(Spatial reasoning question data)
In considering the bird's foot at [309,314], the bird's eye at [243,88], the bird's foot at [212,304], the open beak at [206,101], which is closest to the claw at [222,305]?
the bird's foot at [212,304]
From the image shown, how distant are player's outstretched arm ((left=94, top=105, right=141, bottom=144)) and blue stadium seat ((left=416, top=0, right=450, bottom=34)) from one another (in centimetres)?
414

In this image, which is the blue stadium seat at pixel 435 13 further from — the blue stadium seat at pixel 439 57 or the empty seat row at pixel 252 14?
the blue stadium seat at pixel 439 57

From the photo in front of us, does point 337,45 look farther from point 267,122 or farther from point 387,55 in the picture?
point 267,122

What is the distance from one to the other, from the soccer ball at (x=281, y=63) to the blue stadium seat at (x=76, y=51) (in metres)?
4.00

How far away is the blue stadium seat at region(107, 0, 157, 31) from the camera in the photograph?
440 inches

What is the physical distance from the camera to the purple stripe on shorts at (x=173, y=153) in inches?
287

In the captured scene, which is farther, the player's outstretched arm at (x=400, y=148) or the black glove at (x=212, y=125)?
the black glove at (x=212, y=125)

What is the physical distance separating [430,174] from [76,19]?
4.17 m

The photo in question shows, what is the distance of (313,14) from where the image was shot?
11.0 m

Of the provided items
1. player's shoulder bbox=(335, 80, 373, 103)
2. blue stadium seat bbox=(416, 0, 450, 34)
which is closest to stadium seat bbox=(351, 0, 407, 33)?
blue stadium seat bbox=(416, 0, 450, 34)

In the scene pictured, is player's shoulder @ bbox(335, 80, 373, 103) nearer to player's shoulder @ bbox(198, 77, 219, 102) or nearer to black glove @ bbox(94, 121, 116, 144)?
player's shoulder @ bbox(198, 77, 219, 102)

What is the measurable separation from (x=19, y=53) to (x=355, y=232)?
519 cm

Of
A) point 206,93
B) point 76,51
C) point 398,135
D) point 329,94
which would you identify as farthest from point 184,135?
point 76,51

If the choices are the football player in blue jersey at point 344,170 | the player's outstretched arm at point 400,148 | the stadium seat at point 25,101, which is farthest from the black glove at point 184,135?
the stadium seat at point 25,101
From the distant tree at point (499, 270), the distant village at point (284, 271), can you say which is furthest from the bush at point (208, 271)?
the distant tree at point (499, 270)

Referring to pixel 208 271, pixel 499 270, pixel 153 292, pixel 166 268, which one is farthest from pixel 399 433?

**REQUEST**
Copy out, word for word, the entries from the line containing "From the photo" through the last entry, including both of those lines.

**WRITTEN SOLUTION**
From the photo in front of us, does point 337,45 look farther from point 267,122 or farther from point 387,55 in the picture?
point 267,122

What is the distance from one to the other, from the soccer ball at (x=281, y=63) to the blue stadium seat at (x=76, y=51) (in metres)?
4.00

How far away is the blue stadium seat at region(107, 0, 157, 31) from the camera in the photograph?
440 inches

What is the physical distance from the camera to the purple stripe on shorts at (x=173, y=153) in inches?
287

In the captured scene, which is farther, the player's outstretched arm at (x=400, y=148) or the black glove at (x=212, y=125)?
the black glove at (x=212, y=125)

What is the physical distance separating [430,174] from [76,19]?
4.17 m

The photo in question shows, what is the distance of (313,14) from where the image was shot?
11.0 m

Of the provided items
1. player's shoulder bbox=(335, 80, 373, 103)
2. blue stadium seat bbox=(416, 0, 450, 34)
which is closest to stadium seat bbox=(351, 0, 407, 33)?
blue stadium seat bbox=(416, 0, 450, 34)

In the scene pictured, is player's shoulder @ bbox(335, 80, 373, 103) nearer to player's shoulder @ bbox(198, 77, 219, 102) or nearer to black glove @ bbox(94, 121, 116, 144)?
player's shoulder @ bbox(198, 77, 219, 102)

What is the measurable separation from (x=19, y=53) to (x=355, y=232)?
519 cm

Of
A) point 206,93
B) point 76,51
C) point 398,135
D) point 329,94
which would you identify as farthest from point 184,135?
point 76,51

If the choices are the football player in blue jersey at point 344,170 | the player's outstretched arm at point 400,148 | the stadium seat at point 25,101, which is farthest from the black glove at point 184,135?
the stadium seat at point 25,101
From the distant tree at point (499, 270), the distant village at point (284, 271), can you say which is furthest from the bush at point (208, 271)?
the distant tree at point (499, 270)

Referring to pixel 208 271, pixel 499 270, pixel 153 292, pixel 166 268, which one is farthest from pixel 399 433?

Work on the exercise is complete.